Dropped External Hard Drive

External Hard Drive

Losing precious data hurts, especially if a dropped external hard drive contains data that is not backed up. Most dropped external hard drives I receive from customers contain data that is not stored anywhere else. I can help you recover your business documents, music collection, Word files, Excel Spreadsheets, and family photos.

Portable hard drives are more frequently dropped. Many points of failure are possible when a hard drive is dropped. Sensitive components within the hard drive tend not to play well with strong impacts. Dropping a drive that is spun up (running) and impacts that occur on a hard surface spell trouble.

I dropped my external hard drive, now what?

Some drives fail instantly others don’t actually fail right away. Failure can be immediate or days, weeks and in rare cases even a month later once a hard drive does fail, it takes all of your data with it!

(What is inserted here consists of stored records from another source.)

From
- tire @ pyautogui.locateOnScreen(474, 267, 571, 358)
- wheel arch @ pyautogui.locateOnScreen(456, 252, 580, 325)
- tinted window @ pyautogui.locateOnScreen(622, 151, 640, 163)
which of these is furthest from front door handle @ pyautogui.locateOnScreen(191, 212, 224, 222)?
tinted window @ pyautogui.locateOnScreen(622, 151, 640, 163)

If you are in need of dropped hard drive recovery services, I am an engineer who can help. A dropped hard drive needs care and attention, and the majority of the time replacement parts. A diagnostic is the first step and allows a professional to open your drive to confirm its status. If you hear a clicking or other noises, the internal components have been damaged by the force of the impact.

Get Your Data Back in 4 Steps

  1. Submit a Data Recovery Case
  2. You will be contact for more details
  3. Mail in your drive, Electronically Sign a Data Recovery Diagnostic
  4. Approve recovery, and once complete your data will be give to you on a new hard drive

 

What Makes a Dropped External Hard Drive Unreadable?

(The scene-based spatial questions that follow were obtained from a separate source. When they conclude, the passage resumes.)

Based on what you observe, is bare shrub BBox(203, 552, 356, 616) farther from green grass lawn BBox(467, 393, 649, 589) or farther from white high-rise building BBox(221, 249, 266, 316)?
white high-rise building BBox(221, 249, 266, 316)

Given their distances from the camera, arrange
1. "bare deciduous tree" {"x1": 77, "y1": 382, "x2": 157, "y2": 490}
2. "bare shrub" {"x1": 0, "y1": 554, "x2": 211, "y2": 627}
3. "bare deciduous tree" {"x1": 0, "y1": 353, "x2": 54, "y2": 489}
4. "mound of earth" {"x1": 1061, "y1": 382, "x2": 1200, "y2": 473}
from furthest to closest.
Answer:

The following common problem occurs when a drive is dropped:

  • The actuator arm has come off the parking ramp and hit the platters
  • The read/write heads are damaged
  • The read/write heads have hit the platter and now are stuck
  • The actuator arm is misaligned
  • The spindle has been damaged
  • Firmware, bad sectors, or issues have made the drive unreadable

How Can Firmware Kill a Dropped Hard Drive?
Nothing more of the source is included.